Quick Answer
# Export an image to a tar file
docker save -o myimage.tar myimage:latest
# Load an image from a tar file
docker load -i myimage.tar
What You’re Trying to Do
You need to move a Docker image into an offline, air-gapped environment, or copy it to another server without going through Docker Hub or a private registry. That’s exactly what docker save and docker load are for.
docker push/docker pull move images through a registry. docker save/docker load move them as a plain tar file instead — handy for closed networks, staging environments, or anywhere a registry isn’t available or desirable.
Environment
- Docker: verified on 20.10 and later
- OS: Linux / macOS / Windows (WSL2)
Solution
1. Export an Image to a tar File (docker save)
docker save -o myimage.tar myimage:latest
You can also stream to stdout and compress with gzip:
docker save myimage:latest | gzip > myimage.tar.gz
Multiple images can be bundled into a single tar file:
docker save -o images.tar myimage:latest another-image:v1
2. Transfer the File to Another Machine
scp myimage.tar user@remote-host:/tmp/
A USB drive or other physical media works just as well.
3. Load the Image from the tar File (docker load)

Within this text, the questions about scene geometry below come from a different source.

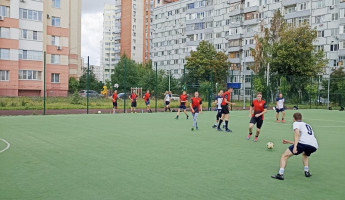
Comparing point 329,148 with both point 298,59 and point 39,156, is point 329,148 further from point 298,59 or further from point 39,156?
point 298,59

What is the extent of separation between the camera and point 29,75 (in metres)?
47.2

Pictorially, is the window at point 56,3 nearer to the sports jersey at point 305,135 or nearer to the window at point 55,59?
the window at point 55,59

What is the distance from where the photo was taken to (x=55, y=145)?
420 inches

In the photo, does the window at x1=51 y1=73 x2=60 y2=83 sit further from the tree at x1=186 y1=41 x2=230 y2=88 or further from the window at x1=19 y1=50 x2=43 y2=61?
the tree at x1=186 y1=41 x2=230 y2=88

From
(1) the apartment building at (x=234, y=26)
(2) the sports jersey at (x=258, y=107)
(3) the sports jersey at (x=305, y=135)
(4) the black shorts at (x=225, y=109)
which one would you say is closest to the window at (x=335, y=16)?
(1) the apartment building at (x=234, y=26)

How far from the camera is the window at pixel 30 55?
47.0 meters

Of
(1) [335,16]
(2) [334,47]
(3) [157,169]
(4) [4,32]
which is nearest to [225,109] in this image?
(3) [157,169]

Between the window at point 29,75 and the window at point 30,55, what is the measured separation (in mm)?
1773

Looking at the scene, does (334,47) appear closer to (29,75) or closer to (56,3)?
(56,3)

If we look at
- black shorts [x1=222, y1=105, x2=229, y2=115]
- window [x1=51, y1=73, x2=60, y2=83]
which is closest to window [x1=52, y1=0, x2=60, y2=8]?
window [x1=51, y1=73, x2=60, y2=83]

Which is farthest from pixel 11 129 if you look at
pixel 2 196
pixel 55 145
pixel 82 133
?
pixel 2 196

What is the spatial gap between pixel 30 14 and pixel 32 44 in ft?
13.3

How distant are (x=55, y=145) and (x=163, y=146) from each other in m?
3.24

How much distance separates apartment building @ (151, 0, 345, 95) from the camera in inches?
2190
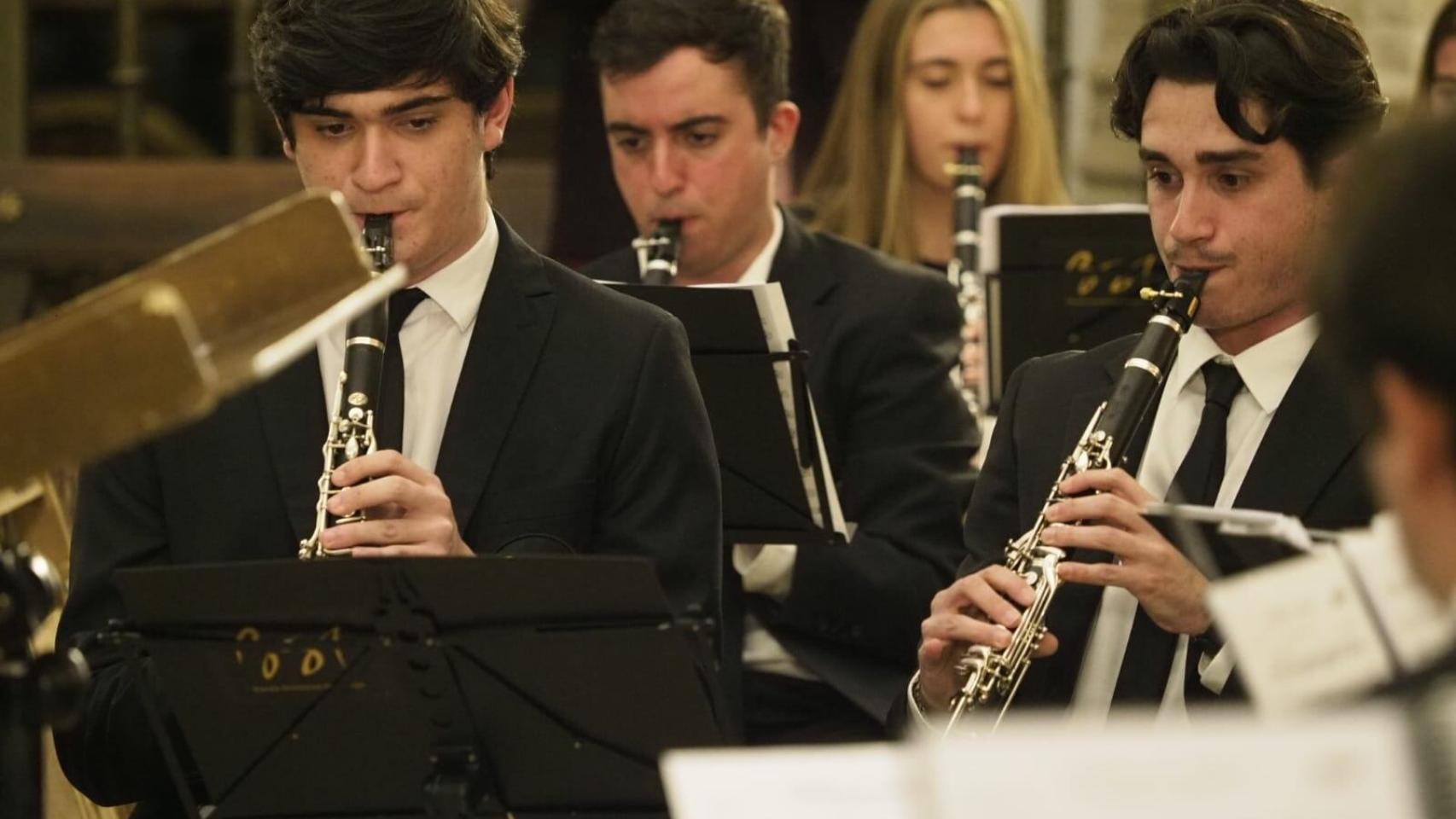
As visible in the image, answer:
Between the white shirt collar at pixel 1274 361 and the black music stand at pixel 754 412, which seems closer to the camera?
the white shirt collar at pixel 1274 361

docker load -i myimage.tar
Compressed files can be loaded directly:
docker load -i myimage.tar.gz
You can also load from stdin:
cat myimage.tar | docker load
4. Verify the Loaded Image
docker images
The tag from docker save is preserved, so you can run it right away with the original name, e.g. docker run myimage:latest.
5. Exporting a Running Container’s Filesystem (docker export)
If you only need a running container’s filesystem — not the full image — use docker export instead.
docker export <container-name> -o container.tar
Load a tar file created by docker export with docker import, but note that layer history and metadata like CMD/ENTRYPOINT are not preserved.
docker import container.tar myimage:imported
Common Errors
open myimage.tar: no such file or directory
The path passed to docker load -i is wrong, or it’s pointing somewhere other than where docker save wrote the file.
ls -la myimage.tar
docker load -i ./myimage.tar
Error processing tar file(exit status 1): unexpected EOF
The transfer was interrupted and the tar file is corrupted. Re-transfer with scp or rsync, and compare file size or sha256sum before and after.
sha256sum myimage.tar
docker images Shows Nothing After docker load
docker load may have run against a different Docker daemon (a different context or remote host). Check the active context.
docker context ls
docker context use default
no space left on device
The destination has run out of disk space while extracting the tar file. Check usage with docker system df and clean up unused images/containers.
docker system df
docker system prune
FAQ
Q: What’s the difference between docker save and docker export?
docker save exports the full image, including its layer structure and metadata (CMD/ENTRYPOINT, environment variables, etc.). docker export flattens a running container’s filesystem into a single layer with no metadata. Use docker save when you want to migrate the image as-is.
Q: How do I reduce the tar file size?
Compress it with docker save myimage | gzip > myimage.tar.gz. Trimming unnecessary layers with a multi-stage build also shrinks the underlying image size.
Q: Can I change the tag when running docker load?
docker load has no option to rename the tag. Re-tag it afterward with docker tag.
docker tag myimage:latest myimage:v2
Q: Which is better, a registry or save/load?
For ongoing image distribution, a registry (Docker Hub, ECR, GCR, etc.) with push/pull is easier to manage. For offline environments or one-off transfers, save/load is the quicker option.
Q: If I bundle multiple images into one tar, can I load them individually?
docker load always loads every image in the tar file at once. If you need to load images individually, run docker save separately for each one.